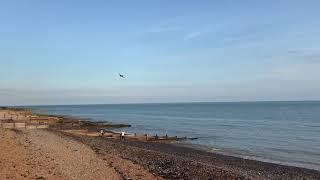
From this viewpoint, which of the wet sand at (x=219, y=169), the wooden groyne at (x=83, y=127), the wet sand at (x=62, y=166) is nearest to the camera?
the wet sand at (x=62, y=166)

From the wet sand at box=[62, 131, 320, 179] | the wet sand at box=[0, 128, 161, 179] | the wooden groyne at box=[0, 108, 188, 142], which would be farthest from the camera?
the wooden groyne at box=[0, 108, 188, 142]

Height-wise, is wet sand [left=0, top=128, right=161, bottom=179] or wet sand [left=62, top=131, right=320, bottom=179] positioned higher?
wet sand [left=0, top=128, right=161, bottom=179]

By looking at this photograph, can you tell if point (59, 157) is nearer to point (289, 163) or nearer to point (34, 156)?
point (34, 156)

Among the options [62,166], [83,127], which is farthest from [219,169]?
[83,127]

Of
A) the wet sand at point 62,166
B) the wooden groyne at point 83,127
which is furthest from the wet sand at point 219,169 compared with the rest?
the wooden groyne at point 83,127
---
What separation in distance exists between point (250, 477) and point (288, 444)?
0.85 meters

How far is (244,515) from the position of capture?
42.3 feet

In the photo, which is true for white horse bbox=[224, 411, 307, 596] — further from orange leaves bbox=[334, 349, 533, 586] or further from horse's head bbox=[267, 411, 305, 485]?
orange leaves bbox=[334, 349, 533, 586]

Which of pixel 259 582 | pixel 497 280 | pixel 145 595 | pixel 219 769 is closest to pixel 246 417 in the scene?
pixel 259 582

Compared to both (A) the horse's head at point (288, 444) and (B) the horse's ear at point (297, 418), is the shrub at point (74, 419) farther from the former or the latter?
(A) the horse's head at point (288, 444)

■ Do this
Pull out each line of the data above that contains the string "left". The match is case-sensitive.

■ Correct answer
Height-wise, is wet sand [left=0, top=128, right=161, bottom=179] or wet sand [left=62, top=131, right=320, bottom=179] positioned higher?
wet sand [left=0, top=128, right=161, bottom=179]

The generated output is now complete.